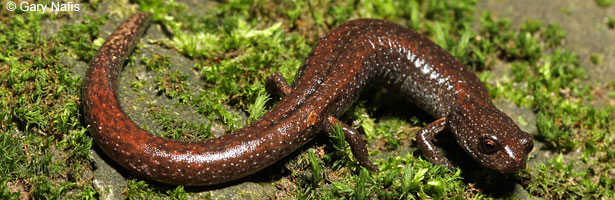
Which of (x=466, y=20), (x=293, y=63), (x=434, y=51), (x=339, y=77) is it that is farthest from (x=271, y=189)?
(x=466, y=20)

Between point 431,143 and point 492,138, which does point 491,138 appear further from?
point 431,143

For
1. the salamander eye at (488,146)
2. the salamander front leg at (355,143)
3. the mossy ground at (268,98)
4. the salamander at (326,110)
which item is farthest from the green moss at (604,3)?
the salamander front leg at (355,143)

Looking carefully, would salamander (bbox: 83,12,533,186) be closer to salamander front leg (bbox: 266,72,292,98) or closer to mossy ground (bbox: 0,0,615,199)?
salamander front leg (bbox: 266,72,292,98)

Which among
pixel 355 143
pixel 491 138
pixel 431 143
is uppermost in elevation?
pixel 491 138

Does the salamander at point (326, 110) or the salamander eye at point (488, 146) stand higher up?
the salamander at point (326, 110)

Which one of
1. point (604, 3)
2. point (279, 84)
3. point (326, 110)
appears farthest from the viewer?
point (604, 3)

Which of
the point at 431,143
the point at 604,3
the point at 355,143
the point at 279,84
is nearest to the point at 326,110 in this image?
the point at 355,143

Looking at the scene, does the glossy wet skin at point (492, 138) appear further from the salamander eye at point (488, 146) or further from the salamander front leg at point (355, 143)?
the salamander front leg at point (355, 143)
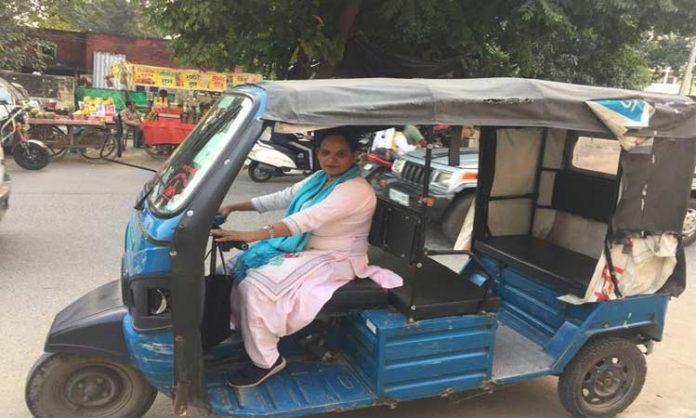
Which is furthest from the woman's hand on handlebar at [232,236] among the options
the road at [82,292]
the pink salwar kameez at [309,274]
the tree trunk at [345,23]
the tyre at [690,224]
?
the tyre at [690,224]

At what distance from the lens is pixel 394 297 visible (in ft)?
9.98

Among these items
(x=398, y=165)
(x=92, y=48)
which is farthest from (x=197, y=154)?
(x=92, y=48)

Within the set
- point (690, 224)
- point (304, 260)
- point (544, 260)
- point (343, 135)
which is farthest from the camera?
point (690, 224)

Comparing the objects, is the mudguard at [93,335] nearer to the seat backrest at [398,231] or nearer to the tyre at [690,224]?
the seat backrest at [398,231]

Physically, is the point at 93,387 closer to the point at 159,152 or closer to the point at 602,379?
the point at 602,379

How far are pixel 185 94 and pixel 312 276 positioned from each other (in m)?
15.1

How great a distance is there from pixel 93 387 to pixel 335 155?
1680 mm

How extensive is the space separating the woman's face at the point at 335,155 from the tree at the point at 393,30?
549 cm

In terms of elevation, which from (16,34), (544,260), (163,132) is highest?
(16,34)

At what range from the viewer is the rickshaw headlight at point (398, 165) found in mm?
7725

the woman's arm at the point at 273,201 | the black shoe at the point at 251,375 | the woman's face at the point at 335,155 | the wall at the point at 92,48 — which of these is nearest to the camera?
the black shoe at the point at 251,375

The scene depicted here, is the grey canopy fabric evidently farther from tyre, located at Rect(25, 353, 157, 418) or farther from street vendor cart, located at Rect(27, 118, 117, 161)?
street vendor cart, located at Rect(27, 118, 117, 161)

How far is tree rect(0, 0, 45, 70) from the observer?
15.3 metres

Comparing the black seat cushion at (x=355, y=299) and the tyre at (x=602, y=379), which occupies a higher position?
the black seat cushion at (x=355, y=299)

*-*-*

WHAT TO WORK ON - Leave out the pictures, and give all the records again exactly.

EXPECTED ANSWER -
Which of (x=466, y=20), (x=293, y=63), (x=434, y=51), (x=339, y=77) is it that is farthest from (x=271, y=189)?
(x=466, y=20)

Between point 431,143 and point 492,138, which does point 491,138 appear further from?
point 431,143

For
1. the salamander eye at (488,146)
2. the salamander front leg at (355,143)
3. the mossy ground at (268,98)
4. the salamander at (326,110)
which item is farthest from the green moss at (604,3)?
the salamander front leg at (355,143)

Looking carefully, would salamander (bbox: 83,12,533,186) be closer to salamander front leg (bbox: 266,72,292,98) or closer to mossy ground (bbox: 0,0,615,199)?
salamander front leg (bbox: 266,72,292,98)

Which among
pixel 355 143
pixel 491 138
pixel 431 143
is uppermost in elevation?
pixel 491 138

Does the salamander at point (326, 110) or the salamander eye at point (488, 146) stand higher up?
the salamander at point (326, 110)

Which one of
1. point (604, 3)
2. point (279, 84)
3. point (326, 110)
appears farthest from the viewer?
point (604, 3)

Which of
the point at 431,143
the point at 604,3
the point at 355,143
the point at 279,84
is nearest to the point at 326,110 in this image?
the point at 355,143

Looking at the scene, does the glossy wet skin at point (492, 138) appear further from the salamander eye at point (488, 146) or further from the salamander front leg at point (355, 143)?
the salamander front leg at point (355, 143)
Which is furthest from the woman's hand on handlebar at [232,236] among the options
the road at [82,292]
the pink salwar kameez at [309,274]
the tree trunk at [345,23]
the tyre at [690,224]
?
the tyre at [690,224]

At what distance from the lens is pixel 394 297 visible (in ft)?
9.98

Among these items
(x=398, y=165)
(x=92, y=48)
which is farthest from (x=197, y=154)?
(x=92, y=48)

Within the set
- point (690, 224)
- point (304, 260)
- point (544, 260)
- point (343, 135)
which is farthest from the camera?
point (690, 224)

Comparing the objects, is the mudguard at [93,335] nearer to the seat backrest at [398,231] or nearer to the tyre at [690,224]?
the seat backrest at [398,231]

Physically, is the point at 93,387 closer to the point at 159,152 or closer to the point at 602,379?
the point at 602,379

How far are pixel 185 94 and pixel 312 276 positioned from each other (in m)?
15.1

How great a distance is there from pixel 93 387 to pixel 335 155?
1680 mm

How extensive is the space separating the woman's face at the point at 335,155 from the tree at the point at 393,30?
549 cm

In terms of elevation, which from (16,34), (544,260), (163,132) is highest?
(16,34)

At what range from the viewer is the rickshaw headlight at point (398, 165) found in mm?
7725

the woman's arm at the point at 273,201 | the black shoe at the point at 251,375 | the woman's face at the point at 335,155 | the wall at the point at 92,48 — which of these is nearest to the camera?
the black shoe at the point at 251,375

The scene depicted here, is the grey canopy fabric evidently farther from tyre, located at Rect(25, 353, 157, 418) or farther from street vendor cart, located at Rect(27, 118, 117, 161)?
street vendor cart, located at Rect(27, 118, 117, 161)

How far is tree rect(0, 0, 45, 70) from the observer?
15.3 metres

Comparing the black seat cushion at (x=355, y=299) and the tyre at (x=602, y=379), which occupies a higher position?
the black seat cushion at (x=355, y=299)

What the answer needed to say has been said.